### Provided text
= = = =
You should probably read Part I and Part II before continuing here.
Next we will consider the complex case of the utilitarian perspective. The utilitarian perspective will attempt to achieve the greatest good for the greatest number of people. The first thing to consider is whether or not a market in human organs would legitimately increase the supply of organs available for transplant. Evidence in India appears to show evidence that there is a market for individuals wishing to sell kidneys “it was estimated that nearly $10 million dollars had exchanged hands for 4,000 transplants in Bombay alone” (Calandrillo, 2004, p. 88).
One concern that is frequently raised is that a market would allow “rich patients buy up all available organs, and leave poorer patients without the chance of a transplant” (Volokh, 2007, p.1839). This may be true, but to some degree is already happening as hundreds of Americans fly abroad each year to purchase organs (Calandrillo, 2004, p. 87). The current ban domestically merely means that the richest of the rich resort to buying organs from the world’s most destitute. Additionally, the long term care of chronic organ failure can be up to $100,000 more expensive than organ transplant costs (Volokh, 2007, p.1839). Therefore, as long as organs can be procured for less than amount it is less expensive to pay for a transplant than to provide the long term care. This would provide considerable incentives for the providers of healthcare, such as Medicaid or insurance providers, to cover some or all of the costs of purchasing organs.
This analysis shows that recipients would certainly benefit from a market in human organs, the question of donors isn’t quite as clear. The large sum of money that they would receive is certainly advantageous. Depending on their income and the amount paid for the organ donors could feasibly be compensated the equivalent of 50% or 75% of their yearly income. This type of compensation would potentially dramatically improve their quality of life, at least over the short term.
One objection to the sale of organs on utilitarian grounds is that the most desperate, tempted by the money, are unwittingly putting their health at risk. There is some evidence that the health risk of donating an organ is quite small. For example, donating a kidney carries a less than 2% chance of death or complications (Volokh, 2007, p. 1841). It is also quite difficult, from an external point of view, to accurately judge the cost benefit analysis required to determine if the health risks outweigh the compensation.
= = = =
### Entries supplied
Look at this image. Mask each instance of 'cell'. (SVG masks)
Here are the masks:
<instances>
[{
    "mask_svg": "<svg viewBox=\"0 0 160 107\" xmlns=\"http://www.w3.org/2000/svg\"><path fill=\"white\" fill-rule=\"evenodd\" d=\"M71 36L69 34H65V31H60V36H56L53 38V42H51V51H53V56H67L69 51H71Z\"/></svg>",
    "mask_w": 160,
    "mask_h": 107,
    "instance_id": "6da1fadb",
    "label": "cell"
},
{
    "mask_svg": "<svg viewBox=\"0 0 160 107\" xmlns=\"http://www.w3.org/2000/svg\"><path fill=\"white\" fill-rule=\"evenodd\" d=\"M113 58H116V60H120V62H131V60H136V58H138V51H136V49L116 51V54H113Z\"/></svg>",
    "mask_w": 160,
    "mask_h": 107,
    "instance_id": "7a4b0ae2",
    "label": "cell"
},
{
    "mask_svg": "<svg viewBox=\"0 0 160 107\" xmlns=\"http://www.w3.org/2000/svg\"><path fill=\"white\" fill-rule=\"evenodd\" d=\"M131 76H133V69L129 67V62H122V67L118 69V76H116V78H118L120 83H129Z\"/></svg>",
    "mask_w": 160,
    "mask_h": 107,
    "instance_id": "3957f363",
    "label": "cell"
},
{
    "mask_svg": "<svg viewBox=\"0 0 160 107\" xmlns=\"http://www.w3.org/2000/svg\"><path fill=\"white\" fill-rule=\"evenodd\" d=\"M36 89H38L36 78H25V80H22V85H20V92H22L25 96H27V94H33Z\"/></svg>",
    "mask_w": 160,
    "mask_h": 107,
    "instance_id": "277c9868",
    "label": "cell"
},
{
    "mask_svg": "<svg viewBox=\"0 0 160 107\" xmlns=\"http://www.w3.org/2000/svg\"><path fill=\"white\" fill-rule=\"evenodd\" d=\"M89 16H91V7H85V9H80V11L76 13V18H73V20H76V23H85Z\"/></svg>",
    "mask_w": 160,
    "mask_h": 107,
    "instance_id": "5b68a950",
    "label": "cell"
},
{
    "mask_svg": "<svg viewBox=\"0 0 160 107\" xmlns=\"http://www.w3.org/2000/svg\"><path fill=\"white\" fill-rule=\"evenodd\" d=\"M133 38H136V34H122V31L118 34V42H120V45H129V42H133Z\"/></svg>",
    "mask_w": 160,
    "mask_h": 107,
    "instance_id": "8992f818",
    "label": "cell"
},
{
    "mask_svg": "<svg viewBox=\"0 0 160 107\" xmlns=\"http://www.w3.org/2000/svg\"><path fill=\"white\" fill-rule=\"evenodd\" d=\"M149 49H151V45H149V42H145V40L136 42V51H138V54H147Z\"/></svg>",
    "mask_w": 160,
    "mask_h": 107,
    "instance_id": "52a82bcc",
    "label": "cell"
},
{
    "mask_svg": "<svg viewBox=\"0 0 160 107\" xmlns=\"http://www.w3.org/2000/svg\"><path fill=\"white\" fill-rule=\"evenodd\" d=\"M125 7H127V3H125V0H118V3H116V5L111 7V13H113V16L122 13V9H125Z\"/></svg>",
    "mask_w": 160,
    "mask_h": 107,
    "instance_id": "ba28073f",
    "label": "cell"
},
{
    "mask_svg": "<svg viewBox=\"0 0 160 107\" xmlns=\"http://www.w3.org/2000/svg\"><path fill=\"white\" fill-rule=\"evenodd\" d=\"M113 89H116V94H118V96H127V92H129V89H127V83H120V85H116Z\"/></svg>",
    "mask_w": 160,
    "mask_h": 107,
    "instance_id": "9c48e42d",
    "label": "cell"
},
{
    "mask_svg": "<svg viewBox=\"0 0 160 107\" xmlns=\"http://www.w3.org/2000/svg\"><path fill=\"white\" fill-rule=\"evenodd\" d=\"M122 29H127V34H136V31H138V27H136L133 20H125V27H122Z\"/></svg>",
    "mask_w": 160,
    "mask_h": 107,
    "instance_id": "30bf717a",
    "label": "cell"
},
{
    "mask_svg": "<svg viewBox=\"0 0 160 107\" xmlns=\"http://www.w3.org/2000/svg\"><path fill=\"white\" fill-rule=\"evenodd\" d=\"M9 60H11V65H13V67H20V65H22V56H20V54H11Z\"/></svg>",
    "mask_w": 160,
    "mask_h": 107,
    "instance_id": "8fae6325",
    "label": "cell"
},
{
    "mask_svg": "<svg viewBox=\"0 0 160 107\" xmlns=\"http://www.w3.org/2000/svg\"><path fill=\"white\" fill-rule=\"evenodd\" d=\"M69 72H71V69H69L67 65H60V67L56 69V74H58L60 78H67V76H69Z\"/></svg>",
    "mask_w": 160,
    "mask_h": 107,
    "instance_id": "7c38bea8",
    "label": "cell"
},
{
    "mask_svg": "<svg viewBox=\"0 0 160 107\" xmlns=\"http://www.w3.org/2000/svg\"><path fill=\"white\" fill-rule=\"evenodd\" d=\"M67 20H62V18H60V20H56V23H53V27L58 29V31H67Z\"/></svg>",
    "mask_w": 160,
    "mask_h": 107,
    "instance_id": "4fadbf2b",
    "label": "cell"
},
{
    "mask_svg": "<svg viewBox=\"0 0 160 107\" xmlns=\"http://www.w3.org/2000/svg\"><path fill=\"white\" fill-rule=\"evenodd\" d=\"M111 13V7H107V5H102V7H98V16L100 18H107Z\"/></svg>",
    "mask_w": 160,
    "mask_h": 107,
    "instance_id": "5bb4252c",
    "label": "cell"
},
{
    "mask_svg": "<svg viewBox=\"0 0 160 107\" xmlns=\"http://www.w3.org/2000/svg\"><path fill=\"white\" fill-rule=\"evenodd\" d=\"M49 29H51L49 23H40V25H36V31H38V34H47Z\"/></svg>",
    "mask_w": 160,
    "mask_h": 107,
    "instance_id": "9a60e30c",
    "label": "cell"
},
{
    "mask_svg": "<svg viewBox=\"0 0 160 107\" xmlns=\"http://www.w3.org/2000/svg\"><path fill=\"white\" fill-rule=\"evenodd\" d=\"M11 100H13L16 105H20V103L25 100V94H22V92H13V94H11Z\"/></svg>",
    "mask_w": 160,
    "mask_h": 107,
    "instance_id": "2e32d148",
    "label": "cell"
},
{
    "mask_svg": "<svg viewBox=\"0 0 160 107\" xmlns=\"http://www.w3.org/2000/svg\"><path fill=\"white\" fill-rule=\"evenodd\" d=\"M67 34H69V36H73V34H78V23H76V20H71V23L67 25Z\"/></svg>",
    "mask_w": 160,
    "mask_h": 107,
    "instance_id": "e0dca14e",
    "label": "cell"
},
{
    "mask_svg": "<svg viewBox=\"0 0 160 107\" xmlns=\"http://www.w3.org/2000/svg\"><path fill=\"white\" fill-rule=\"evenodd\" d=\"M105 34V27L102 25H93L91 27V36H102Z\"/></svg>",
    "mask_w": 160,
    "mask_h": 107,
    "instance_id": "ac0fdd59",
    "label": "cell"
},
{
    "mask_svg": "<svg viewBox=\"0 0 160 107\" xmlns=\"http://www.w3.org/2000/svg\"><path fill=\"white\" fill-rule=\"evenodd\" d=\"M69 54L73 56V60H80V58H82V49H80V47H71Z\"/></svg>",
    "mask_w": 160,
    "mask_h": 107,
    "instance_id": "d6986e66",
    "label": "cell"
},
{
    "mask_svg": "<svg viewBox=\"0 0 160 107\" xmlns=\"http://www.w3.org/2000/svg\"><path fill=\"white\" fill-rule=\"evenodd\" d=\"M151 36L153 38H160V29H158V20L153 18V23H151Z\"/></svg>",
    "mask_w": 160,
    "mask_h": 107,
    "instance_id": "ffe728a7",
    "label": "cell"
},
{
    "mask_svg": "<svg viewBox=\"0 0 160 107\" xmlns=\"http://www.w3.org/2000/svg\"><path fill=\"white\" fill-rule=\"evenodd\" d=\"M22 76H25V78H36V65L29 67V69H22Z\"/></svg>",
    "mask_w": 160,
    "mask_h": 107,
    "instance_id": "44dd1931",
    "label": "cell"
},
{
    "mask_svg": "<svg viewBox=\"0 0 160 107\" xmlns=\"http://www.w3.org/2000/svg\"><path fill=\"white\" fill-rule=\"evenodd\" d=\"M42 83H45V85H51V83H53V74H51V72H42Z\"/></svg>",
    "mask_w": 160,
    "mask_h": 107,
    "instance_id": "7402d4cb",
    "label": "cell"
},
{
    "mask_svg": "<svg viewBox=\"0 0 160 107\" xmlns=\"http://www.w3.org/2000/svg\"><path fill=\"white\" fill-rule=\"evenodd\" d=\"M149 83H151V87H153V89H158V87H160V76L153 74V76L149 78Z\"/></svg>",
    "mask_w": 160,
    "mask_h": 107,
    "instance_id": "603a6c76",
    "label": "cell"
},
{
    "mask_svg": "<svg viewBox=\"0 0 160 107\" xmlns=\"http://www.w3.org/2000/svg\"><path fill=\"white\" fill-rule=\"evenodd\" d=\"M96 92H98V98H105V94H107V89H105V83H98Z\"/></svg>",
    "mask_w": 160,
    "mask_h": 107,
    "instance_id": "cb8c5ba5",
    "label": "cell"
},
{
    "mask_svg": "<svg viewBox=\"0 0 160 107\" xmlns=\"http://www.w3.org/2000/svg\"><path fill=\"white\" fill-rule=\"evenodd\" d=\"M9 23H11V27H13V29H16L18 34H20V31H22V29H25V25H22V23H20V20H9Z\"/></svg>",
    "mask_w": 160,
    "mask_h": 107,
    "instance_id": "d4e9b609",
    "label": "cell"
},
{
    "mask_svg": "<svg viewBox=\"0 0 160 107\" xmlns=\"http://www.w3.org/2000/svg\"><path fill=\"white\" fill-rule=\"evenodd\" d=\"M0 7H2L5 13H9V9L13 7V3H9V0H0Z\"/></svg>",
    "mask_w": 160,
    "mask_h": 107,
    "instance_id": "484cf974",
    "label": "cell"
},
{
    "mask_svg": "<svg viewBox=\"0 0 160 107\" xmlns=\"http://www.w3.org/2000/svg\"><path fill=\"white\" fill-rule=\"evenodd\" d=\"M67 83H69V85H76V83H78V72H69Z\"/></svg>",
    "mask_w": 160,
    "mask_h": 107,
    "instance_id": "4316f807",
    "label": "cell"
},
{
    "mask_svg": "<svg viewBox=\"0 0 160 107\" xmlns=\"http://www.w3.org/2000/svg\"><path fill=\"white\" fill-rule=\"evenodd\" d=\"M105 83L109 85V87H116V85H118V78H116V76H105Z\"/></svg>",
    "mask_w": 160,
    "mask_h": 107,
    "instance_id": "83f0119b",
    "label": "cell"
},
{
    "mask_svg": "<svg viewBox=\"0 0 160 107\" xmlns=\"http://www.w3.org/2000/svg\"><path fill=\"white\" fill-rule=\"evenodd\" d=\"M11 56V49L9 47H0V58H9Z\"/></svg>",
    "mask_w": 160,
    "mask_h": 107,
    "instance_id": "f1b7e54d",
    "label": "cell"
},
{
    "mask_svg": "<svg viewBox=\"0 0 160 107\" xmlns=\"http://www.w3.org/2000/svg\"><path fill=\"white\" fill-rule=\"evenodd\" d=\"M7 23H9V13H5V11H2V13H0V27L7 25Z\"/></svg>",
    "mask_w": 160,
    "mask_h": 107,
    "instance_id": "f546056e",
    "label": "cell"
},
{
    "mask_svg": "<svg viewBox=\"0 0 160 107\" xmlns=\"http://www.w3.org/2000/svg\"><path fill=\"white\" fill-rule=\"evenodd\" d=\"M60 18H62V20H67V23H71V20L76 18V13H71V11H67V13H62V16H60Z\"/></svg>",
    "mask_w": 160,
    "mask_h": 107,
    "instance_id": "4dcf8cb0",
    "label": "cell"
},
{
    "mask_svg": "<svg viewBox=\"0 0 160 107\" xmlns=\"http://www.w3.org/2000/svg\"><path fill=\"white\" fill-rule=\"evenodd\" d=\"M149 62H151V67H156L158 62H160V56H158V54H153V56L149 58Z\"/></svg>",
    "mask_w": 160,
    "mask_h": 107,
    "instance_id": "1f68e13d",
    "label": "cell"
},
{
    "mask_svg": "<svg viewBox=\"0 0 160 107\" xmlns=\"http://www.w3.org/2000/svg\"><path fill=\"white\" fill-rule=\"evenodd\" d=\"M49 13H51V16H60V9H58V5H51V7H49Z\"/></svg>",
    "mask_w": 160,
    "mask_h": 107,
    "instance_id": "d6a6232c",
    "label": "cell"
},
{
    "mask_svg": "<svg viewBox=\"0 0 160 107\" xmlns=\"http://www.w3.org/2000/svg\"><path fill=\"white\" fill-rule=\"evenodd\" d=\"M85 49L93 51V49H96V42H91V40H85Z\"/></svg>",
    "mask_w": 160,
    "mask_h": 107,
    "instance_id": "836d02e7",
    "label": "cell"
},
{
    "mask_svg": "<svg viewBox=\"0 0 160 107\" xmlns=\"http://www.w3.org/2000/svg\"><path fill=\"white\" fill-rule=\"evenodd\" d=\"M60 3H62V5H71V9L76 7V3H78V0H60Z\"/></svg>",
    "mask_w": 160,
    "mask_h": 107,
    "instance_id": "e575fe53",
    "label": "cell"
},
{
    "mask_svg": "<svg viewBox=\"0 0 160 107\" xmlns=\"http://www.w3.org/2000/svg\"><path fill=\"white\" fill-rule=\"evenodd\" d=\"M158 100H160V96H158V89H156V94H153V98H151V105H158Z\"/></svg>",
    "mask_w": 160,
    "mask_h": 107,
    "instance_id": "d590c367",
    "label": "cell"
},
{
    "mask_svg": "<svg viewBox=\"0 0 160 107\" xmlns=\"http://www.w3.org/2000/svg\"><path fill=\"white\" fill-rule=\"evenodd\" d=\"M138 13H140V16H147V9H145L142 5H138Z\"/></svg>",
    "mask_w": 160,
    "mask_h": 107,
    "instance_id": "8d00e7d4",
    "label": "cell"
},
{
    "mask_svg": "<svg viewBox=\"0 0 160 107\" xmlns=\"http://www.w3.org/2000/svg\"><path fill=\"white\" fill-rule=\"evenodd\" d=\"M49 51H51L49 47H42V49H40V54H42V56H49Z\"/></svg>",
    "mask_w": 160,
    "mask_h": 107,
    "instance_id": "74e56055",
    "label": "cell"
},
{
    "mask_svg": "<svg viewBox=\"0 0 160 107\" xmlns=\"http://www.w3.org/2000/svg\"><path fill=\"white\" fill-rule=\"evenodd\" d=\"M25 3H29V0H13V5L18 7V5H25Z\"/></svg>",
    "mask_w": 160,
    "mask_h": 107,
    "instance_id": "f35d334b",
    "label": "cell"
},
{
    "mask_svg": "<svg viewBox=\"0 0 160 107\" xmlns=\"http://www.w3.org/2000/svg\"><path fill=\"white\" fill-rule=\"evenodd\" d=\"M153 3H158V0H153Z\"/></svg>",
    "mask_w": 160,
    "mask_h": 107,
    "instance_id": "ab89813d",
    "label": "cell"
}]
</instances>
= = = =
### Work request 1
Copy the organ-market passage word for word, starting at the words "You should probably" and ending after "2004, p. 88).".
### Work request 2
In the organ-market passage, how much more expensive than transplant costs can long-term care of chronic organ failure be?

### Exercise result 1
You should probably read Part I and Part II before continuing here.
Next we will consider the complex case of the utilitarian perspective. The utilitarian perspective will attempt to achieve the greatest good for the greatest number of people. The first thing to consider is whether or not a market in human organs would legitimately increase the supply of organs available for transplant. Evidence in India appears to show evidence that there is a market for individuals wishing to sell kidneys “it was estimated that nearly $10 million dollars had exchanged hands for 4,000 transplants in Bombay alone” (Calandrillo, 2004, p. 88).

### Exercise result 2
Up to $100,000 more expensive.